§ What the exercise asks:
Set down exactly, from the records below, the line with "In pantyhose twists the ass! 9/16" through the line with "1977 DAIRY QUEEN", and nothing else.

§ Data section:
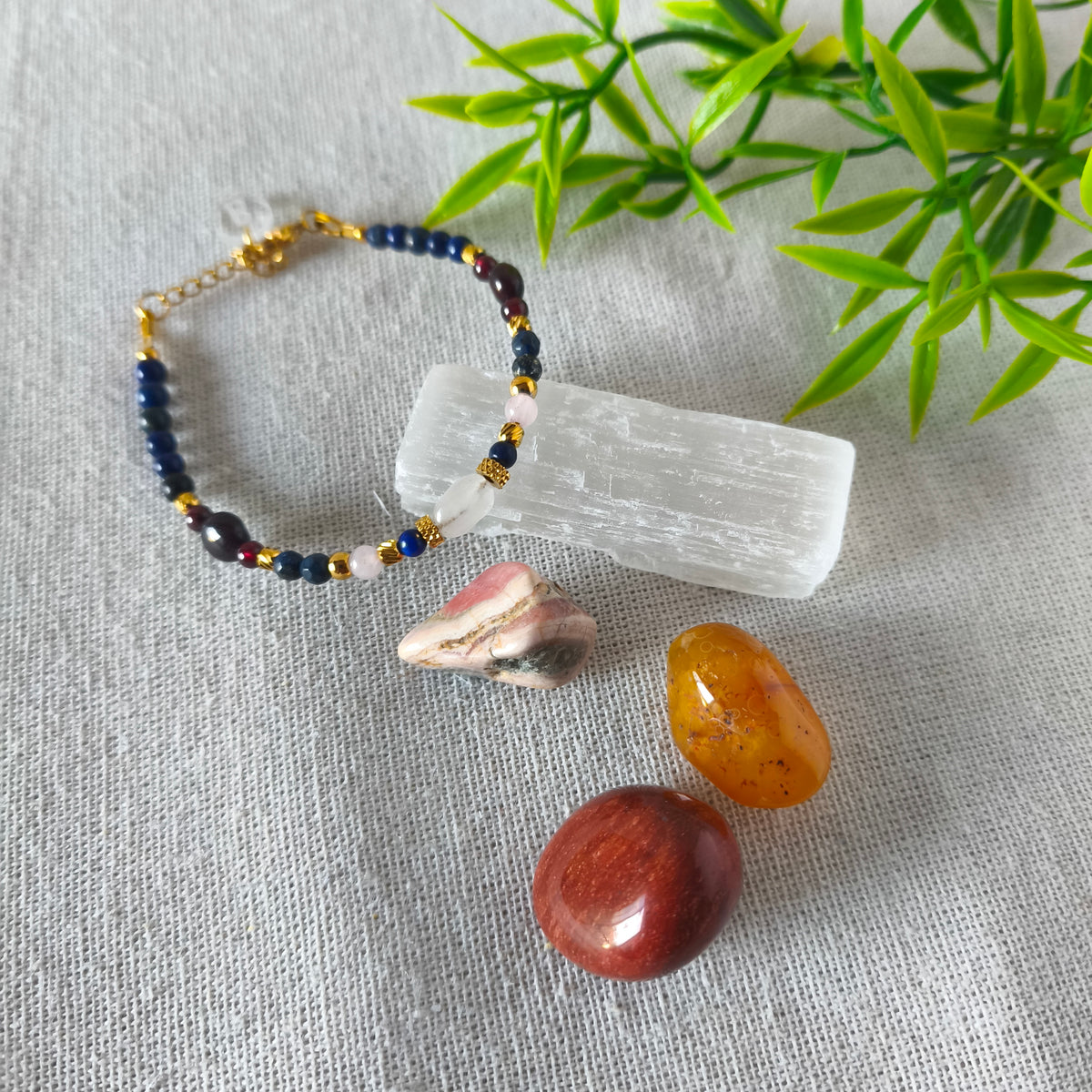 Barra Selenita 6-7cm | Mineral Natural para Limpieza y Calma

--

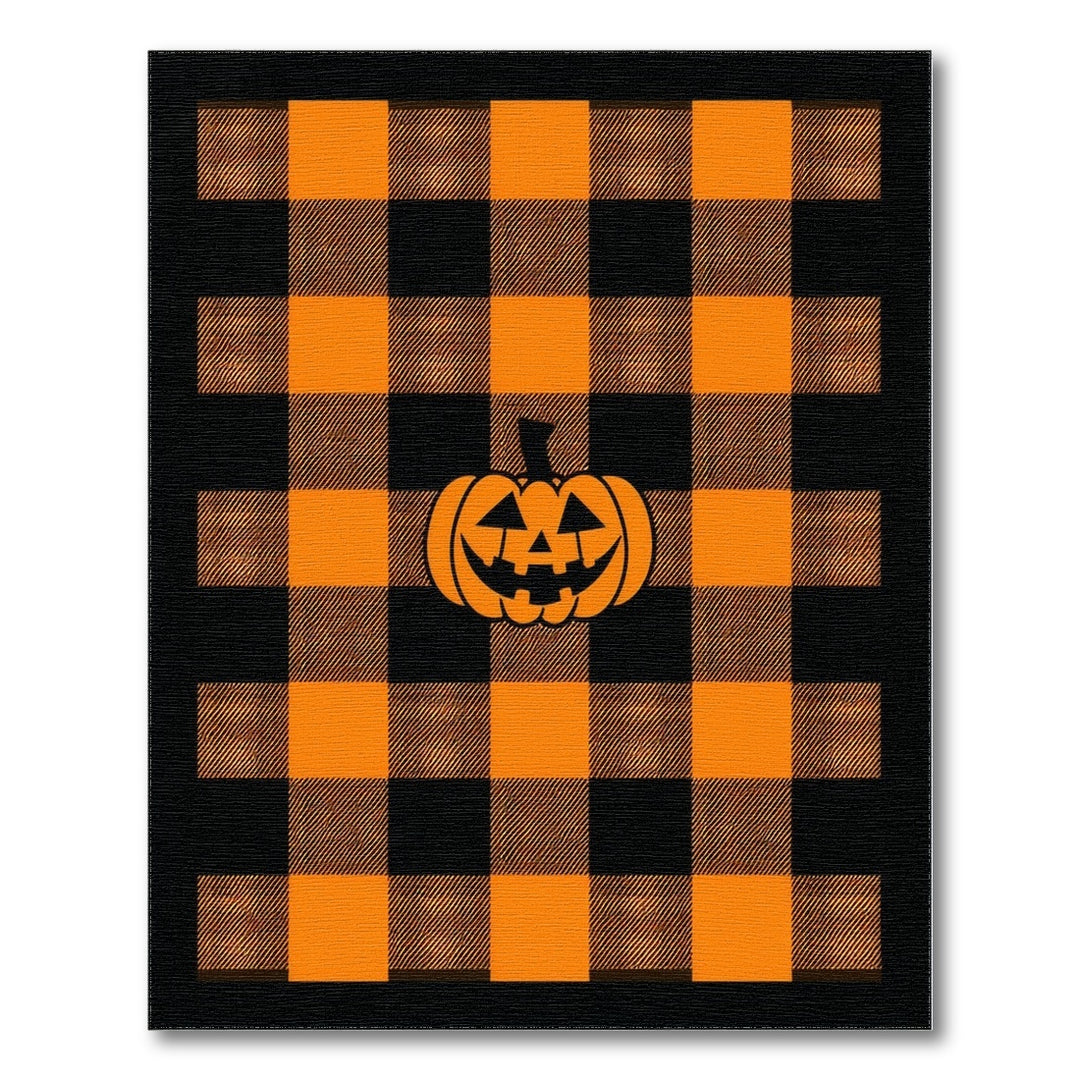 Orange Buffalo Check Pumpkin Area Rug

--

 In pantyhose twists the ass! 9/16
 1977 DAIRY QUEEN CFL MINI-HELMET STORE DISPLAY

§ Task output:
 In pantyhose twists the ass! 9/16
 1977 DAIRY QUEEN CFL MINI-HELMET STORE DISPLAY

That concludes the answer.